# FWC Stopped me twice this weekend



## bailey (Apr 4, 2012)

Tried to go out Friday, too rough. Coming back thru pass at NAS and towards Big lagoon FWC stops and checks me. I think random, no big deal. Saturday, went out trolling for a little while, come back thru the pass and the same FWC officer stops me, boards my boat, looks thru coolers, boat wells, bait boxes, and live well. I told him he had just stopped me the day before, but he had to see. Told him I was shutout again, had to see for himself. Simply amazing, both bad days water wise (not to mention fishing wise). Anyone else get the same treatment this weekend?


----------



## CCC (Sep 3, 2008)

Guess I am about due, they haven't got me in about 6 times out.


----------



## cody&ryand (Oct 3, 2007)

Have been stopped three times in one day annoying but they have a job to do


----------



## bfish (May 19, 2008)

Got stopped by the Coast Guard 3 miles out in the Gulf Thursday. Said the fine for red snapper was $2500 for the first fish and $600 for each fish after the 1 st after he takes you to jail. Also possible 6 months prison time. Luckily I threw all the snapper back all I had we're Trigger. I got the message they,re serious.


----------



## bailey (Apr 4, 2012)

Wirelessly posted

This snapper situation is getting kinda nuts!


----------



## Naby (Jan 18, 2009)

My first four trips out of Destin in 2010 I was stopped all four times. Each time we had empty coolers (the oil spill wasn't exactly helping us out). 

What is interesting is that I've been out of the 4th of July and there is not an FWC boat to be found.


----------



## Bayfisher95 (Dec 20, 2010)

they are too busy doing laps around crab island looking for drunks...


----------



## BlaineAtk (Jun 8, 2010)

Wirelessly posted

Yeah they wait at the pass in Destin.
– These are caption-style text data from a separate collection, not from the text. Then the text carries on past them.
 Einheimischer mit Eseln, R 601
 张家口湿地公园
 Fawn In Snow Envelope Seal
Seems they stop anyone with fishing poles..


----------



## Lexcore (May 5, 2012)

:yes: When I launch from 17th ave, they wait for us to return and they walk over from ther cool office after seeing me come back on thier hiddne camera and check our coolers, they are very friendly people, I start up a conversation with them and they let me know all the gossip on the water, I have ask them which light pole have the camera but they will not say :no:, they are great guys and they are doing what my tax dollars ask them to do. :thumbup:


----------



## kandv2000 (May 10, 2012)

Naby said:


> What is interesting is that I've been out of the 4th of July and there is not an FWC boat to be found.
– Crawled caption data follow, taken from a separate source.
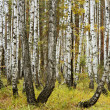Autumn in a birch forest — Stock Photo #52825755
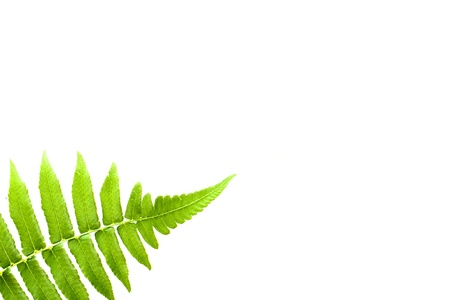 green fern leaf isolated on white background photo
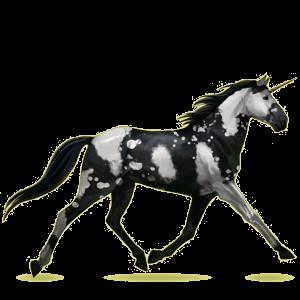 Riding unicorn Morgan Dun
If you have ever stayed for the fireworks, you cant miss them. They are everywhere. They have to keep all the idiots (sorry inexperienced boaters) from killing each other at night.


----------



## Naby (Jan 18, 2009)

I've never had a problem with them, they do a good and mostly thankless job. The other thread that is talking about what rights we have as boaters is pretty interesting. I understand that we basically have no rights with regards to them stopping, boarding, and searching a boat. I don't agree with that, but that is off topic.
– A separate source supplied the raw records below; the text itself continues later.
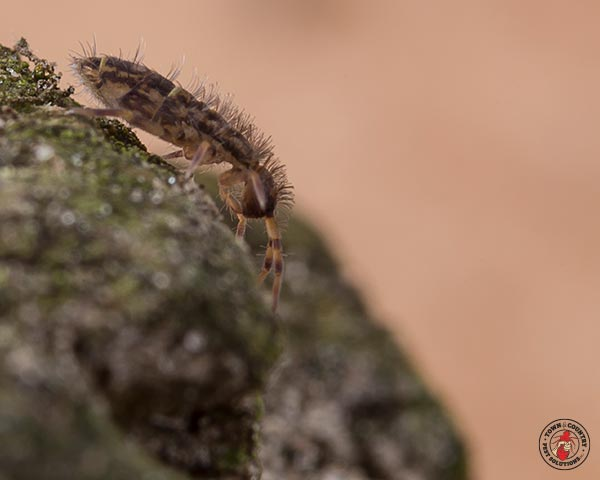 Springtails - Town & Country Pest Solutions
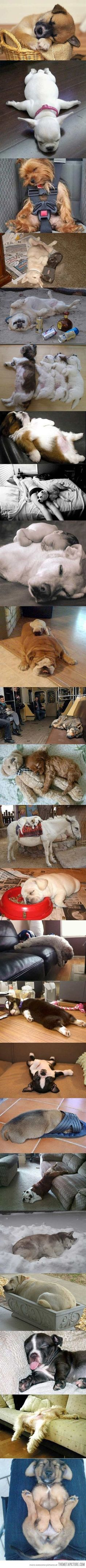 Sleepy doggies. So stinkin cute! - Click image to find more Humor Pinterest pins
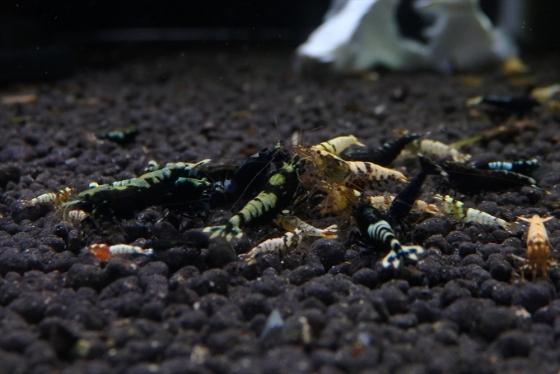 shrimp cafe_1414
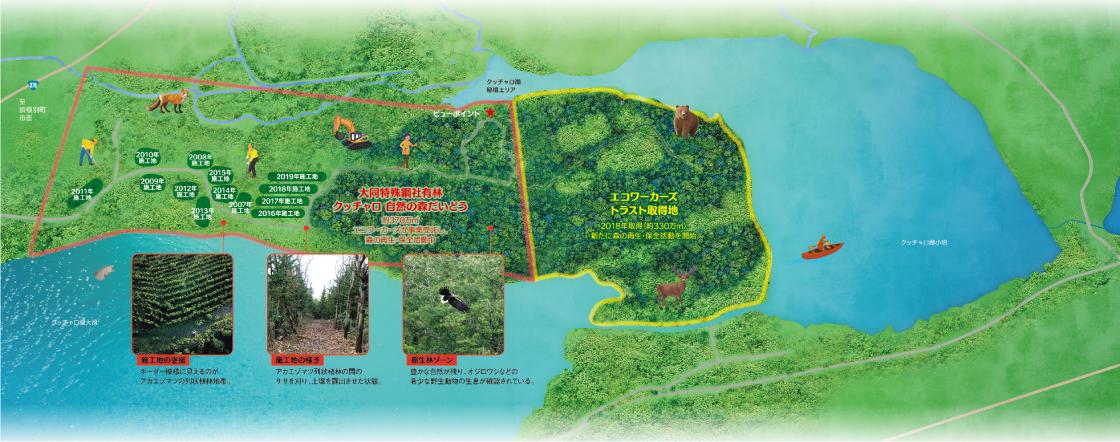 森のマップ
Anyhow, the one time I was in violation with a slightly undersized AJ the guy let me go and let me keep the fish. When I measured it offshore it was just legal, of course when he measured it the fish was about a half inch or so short. He advised me to get a better ruler (I was using a sticker on my gunwale) and let me go on my way. He did come out of nowhere though, or maybe he was on his way somewhere and stopped us. We were well north of the Destin pass on our way to boggy Bayou and all of a sudden I look back and there he is. I look back fairly often so he must have been flying to come out of nowhere like that.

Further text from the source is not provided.